Do you want to see great acting? I do not use the word great lightly and if the answer is yes you should go to the Coal Mine Theatre in Toronto and see People Places and Things with Louise Lambert. More detail below.
People Places and Things is a powerful play by Duncan Macmillan about Emma (Louise Lambert), an actor who is seriously addicted to drugs and alcohol. She goes to a rehab centre looking for a quick fix and a letter saying that she is capable of working. She finds out that a rehab program would take weeks, perhaps longer where she must submit to group therapy and honesty. There are half a dozen other addicts at the center as well as a therapist and doctor. And Emma must deal with her parents as well.
Emma’s addiction causes her to be aggressive, arrogant, unsocial and angry. Lambert goes through the gamut of these emotions or states with incredible power and display of emotions. She hallucinates and five other “Emmas” appear on stage and imitate her steps as the lights flicker. It is hallucination perfectly illustrated. She reaches excruciating emotional levels, excruciating for Lambert and the audience.
Fiona Reid plays the doctor and therapist as cool-headed and efficient professionals who know what they are doing and make the demands of what is expected for rehabilitation to work. Reid and Olive Dennis also play Emma’s parents. their daughter’s addiction seems to have caused a deep rift and her attempt at reunification is unsuccessful.
Dennis also plays Paul, one of the patients and he appears as a loud, half-naked and obnoxious addict who runs deliriously around the stage. The other adducts are a varied if deeply damaged group of people who give an outstanding job of ensemble acting. They are Nickesha Garrick, Farhang Ghajar, Matthew Gouveia, Sam Grist, Sarah Murphy-Dyson, Kwaku Okyere and Kaleb Tekeste.

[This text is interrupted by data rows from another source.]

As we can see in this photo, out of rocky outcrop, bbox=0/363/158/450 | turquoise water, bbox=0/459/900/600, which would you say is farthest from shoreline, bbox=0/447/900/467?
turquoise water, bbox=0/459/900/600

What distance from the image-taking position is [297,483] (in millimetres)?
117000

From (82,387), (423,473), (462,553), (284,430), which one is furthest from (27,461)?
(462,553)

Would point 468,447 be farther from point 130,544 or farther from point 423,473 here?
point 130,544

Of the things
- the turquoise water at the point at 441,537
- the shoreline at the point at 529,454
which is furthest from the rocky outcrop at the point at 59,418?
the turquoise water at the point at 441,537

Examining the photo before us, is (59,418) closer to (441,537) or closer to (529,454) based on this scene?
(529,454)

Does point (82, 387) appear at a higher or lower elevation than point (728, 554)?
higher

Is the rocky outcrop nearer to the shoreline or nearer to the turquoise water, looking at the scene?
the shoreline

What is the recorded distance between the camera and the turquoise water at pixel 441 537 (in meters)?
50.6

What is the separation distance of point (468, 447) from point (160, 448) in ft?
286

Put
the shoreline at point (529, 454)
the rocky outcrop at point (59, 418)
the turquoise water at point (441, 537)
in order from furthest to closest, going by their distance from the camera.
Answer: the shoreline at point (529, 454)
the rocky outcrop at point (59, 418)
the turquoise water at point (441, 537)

The tiny Coal Mine Theatre has seats on two sides of the house with a small playing area in the middle. There are chairs, stools and other pieces of furniture brought on and taken off by the cast as needed. Steve Lucas is the stage designer. There is rich and varied use of lighting to indicate the emotional trauma of the characters. The Lighting Designers and Lighting Programmer are Bonnie Beecher and Jeff Pybus.
Movement Director Alyssa Martin handles the complex actions of the cast in the playing area, on and off the stage and bringing on and removing props. It looks like a complex operation, especially in a theatre that is small with very few places to go to. It is as much choreography as movement direction and is marvelous work.

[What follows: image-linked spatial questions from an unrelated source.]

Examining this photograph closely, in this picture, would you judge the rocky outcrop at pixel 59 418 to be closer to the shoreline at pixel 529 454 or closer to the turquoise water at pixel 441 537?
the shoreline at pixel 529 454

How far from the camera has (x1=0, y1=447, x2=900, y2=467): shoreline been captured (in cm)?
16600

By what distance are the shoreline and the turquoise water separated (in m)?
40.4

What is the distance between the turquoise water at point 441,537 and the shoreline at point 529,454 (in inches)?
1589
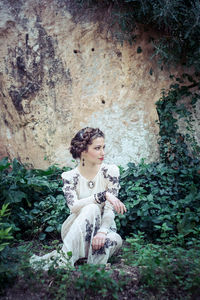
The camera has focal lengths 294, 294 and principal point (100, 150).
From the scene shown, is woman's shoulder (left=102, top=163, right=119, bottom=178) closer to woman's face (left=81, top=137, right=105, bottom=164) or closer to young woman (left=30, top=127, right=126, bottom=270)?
young woman (left=30, top=127, right=126, bottom=270)

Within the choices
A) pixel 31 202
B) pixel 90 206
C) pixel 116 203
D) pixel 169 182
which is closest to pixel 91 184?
pixel 90 206

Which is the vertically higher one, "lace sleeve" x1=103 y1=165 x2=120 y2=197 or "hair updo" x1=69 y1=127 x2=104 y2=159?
"hair updo" x1=69 y1=127 x2=104 y2=159

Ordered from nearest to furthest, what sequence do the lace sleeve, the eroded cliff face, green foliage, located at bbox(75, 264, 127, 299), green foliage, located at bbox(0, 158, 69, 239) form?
green foliage, located at bbox(75, 264, 127, 299) < the lace sleeve < green foliage, located at bbox(0, 158, 69, 239) < the eroded cliff face

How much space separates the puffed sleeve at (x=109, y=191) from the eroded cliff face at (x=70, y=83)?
2.15 meters

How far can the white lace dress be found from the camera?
2.88m

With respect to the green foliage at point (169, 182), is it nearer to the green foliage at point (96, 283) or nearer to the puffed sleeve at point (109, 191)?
the puffed sleeve at point (109, 191)

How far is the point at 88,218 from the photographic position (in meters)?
2.89

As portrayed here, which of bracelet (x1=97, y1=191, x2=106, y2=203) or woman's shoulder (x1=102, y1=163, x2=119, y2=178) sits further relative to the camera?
woman's shoulder (x1=102, y1=163, x2=119, y2=178)

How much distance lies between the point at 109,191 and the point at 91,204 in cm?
28

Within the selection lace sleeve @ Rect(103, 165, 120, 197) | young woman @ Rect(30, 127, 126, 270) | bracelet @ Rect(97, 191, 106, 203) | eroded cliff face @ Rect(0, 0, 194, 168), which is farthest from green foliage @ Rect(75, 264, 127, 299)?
eroded cliff face @ Rect(0, 0, 194, 168)

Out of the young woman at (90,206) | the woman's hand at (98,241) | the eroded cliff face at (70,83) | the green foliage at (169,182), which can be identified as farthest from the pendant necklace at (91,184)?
the eroded cliff face at (70,83)

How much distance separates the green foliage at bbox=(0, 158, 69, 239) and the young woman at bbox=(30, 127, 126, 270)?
1.05 meters

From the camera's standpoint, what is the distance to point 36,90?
5.65m

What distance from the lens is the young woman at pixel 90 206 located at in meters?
2.87
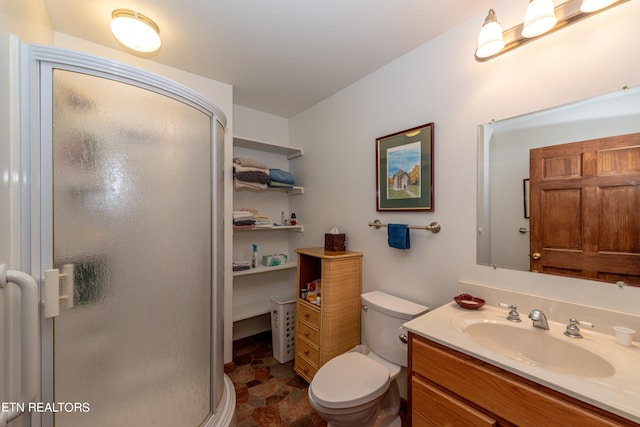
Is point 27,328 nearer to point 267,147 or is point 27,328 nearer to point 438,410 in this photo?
point 438,410

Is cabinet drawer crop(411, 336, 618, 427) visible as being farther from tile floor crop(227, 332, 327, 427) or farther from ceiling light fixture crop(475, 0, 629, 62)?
ceiling light fixture crop(475, 0, 629, 62)

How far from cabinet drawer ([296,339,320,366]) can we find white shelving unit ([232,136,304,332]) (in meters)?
0.57

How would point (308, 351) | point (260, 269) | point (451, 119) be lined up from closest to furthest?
point (451, 119), point (308, 351), point (260, 269)

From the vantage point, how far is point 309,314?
6.30ft

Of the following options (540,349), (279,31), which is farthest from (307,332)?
(279,31)

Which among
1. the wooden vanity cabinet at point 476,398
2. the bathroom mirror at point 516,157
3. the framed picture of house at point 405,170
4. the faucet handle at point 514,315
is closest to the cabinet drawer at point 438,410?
the wooden vanity cabinet at point 476,398

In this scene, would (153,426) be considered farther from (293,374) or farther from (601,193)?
(601,193)

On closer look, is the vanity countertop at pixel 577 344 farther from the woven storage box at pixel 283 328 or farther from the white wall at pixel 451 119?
the woven storage box at pixel 283 328

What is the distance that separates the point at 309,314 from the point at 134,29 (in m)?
2.08

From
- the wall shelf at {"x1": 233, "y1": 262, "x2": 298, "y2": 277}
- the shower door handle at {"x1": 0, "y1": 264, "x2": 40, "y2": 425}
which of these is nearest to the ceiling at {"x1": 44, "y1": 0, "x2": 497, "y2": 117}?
the shower door handle at {"x1": 0, "y1": 264, "x2": 40, "y2": 425}

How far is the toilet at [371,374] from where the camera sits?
4.02 feet

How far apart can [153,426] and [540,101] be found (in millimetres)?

The cumulative effect is like being struck with a tsunami of trauma and emotion. Lambert’s stunning performance along with the rest of the cast grabs you and holds you in thrall for the duration of the performance. This is rare and extraordinary theatre.
Director Diana Bentley displays stunning directorial talent in putting a complex show together and instilling the enormous discipline required to bring to maintain the high emotional pitch throughout. A great production.
People, Places And Things by Duncan Macmillan continues until March 7, 2025, at the Coal Mine Theatre, 2076 Danforth Ave. Toronto, (northwest corner of Woodbine and Danforth). www.coalminetheatre.com/
Kwaku Okyere, Matthew Gouveia, Farhang Ghajar and Louise Lambert.